If voters approve the proposed referendum in November 2010, Smith said, the penny sales tax could yield at least $25 billion over the following decade.  

In addition to the listed projects and high-population cities and counties, the plan also would offer $3.9 billion in grants, or Local Transportation Flexibility Funds, distributed through a population formula to the 149 counties not served by the Atlanta Regional Commission.

Smith said the plan may not be perfect, “But at the rate we’re growing and the rate we still attract industry [to Georgia], this is the medium range plan that we have in place.”

An oversight committee would ensure the money goes toward the specific projects outlined in the referendum.
The panel would have 11 members. The lieutenant governor and house speaker would each appoint four people, with the governor choosing the other three.

Each official would have to appoint at least one member from the opposing political party.

The committee would be responsible for choosing the project order, but with permits and other possible delays, Smith said the projects could essentially rank themselves.

State Department of Transportation projects would not be included. In fact, the DOT is not a part of the legislation.

Instead, the projects would be handled by the Georgia State Road Toll Authority.

Following the meeting, Hamilton said the DOT “has a lot on its plate right now.”

“They’ve been cleaning up, they’ve been digging themselves out of a hole for a while now, and under Commissioner [Gena] Evans’ leadership, I think that they’re making a lot of progress in doing that,” he said.

Hamilton said a statewide approach could benefit more of Georgia’s drivers.

“I can look anybody in the eye and say that we really have taken just about every objection or concern and we’ve really tried to address it,” he said.

District 27 state Sen.

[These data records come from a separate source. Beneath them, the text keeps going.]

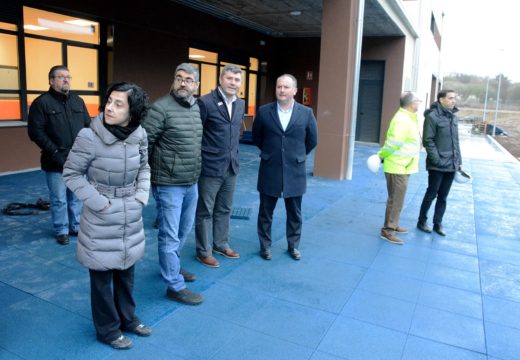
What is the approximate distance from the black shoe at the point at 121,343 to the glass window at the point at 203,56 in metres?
11.4

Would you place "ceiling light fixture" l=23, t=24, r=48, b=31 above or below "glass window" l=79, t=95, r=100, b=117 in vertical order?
above

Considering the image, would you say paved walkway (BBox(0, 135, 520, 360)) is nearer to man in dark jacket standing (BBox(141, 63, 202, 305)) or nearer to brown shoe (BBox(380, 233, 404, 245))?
brown shoe (BBox(380, 233, 404, 245))

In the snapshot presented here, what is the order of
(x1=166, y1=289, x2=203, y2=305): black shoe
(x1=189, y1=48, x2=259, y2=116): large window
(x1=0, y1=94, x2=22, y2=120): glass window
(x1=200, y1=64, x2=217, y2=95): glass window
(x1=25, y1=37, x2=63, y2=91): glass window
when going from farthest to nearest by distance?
1. (x1=200, y1=64, x2=217, y2=95): glass window
2. (x1=189, y1=48, x2=259, y2=116): large window
3. (x1=25, y1=37, x2=63, y2=91): glass window
4. (x1=0, y1=94, x2=22, y2=120): glass window
5. (x1=166, y1=289, x2=203, y2=305): black shoe

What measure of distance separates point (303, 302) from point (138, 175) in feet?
5.64

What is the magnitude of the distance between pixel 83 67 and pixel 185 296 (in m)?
7.39

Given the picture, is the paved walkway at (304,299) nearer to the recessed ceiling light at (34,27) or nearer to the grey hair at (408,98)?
the grey hair at (408,98)

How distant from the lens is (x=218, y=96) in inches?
160

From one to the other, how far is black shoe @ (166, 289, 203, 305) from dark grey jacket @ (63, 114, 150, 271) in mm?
816

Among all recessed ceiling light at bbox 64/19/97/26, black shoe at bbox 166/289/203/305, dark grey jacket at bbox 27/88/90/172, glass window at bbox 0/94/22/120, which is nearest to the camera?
black shoe at bbox 166/289/203/305

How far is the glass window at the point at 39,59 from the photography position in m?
8.30

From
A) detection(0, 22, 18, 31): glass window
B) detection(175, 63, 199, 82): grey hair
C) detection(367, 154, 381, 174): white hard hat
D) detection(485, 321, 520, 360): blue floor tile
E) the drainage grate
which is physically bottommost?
detection(485, 321, 520, 360): blue floor tile

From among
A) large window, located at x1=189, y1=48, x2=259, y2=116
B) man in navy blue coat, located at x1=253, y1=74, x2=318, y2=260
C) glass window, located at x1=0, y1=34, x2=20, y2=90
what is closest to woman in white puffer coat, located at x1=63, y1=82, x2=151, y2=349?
man in navy blue coat, located at x1=253, y1=74, x2=318, y2=260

Jack Murphy said the senate’s transportation bill has more of a regional focus, specifically the 10-county metro area under the Atlanta Regional Commission.

“I think both bills have a certain amount of merit to them,” said Murphy, a Cumming Republican.

Murphy said the state legislature must “do something this year with transportation,” adding that in the end there likely will be a “combined bill of sorts.”

Hamilton said legislators “have one opportunity to do this, this year.”

“I personally believe this program, this plan, is what’s best for Georgia,” he said of the House plan.

Jeff Gill of the FCN regional staff contributed to this report.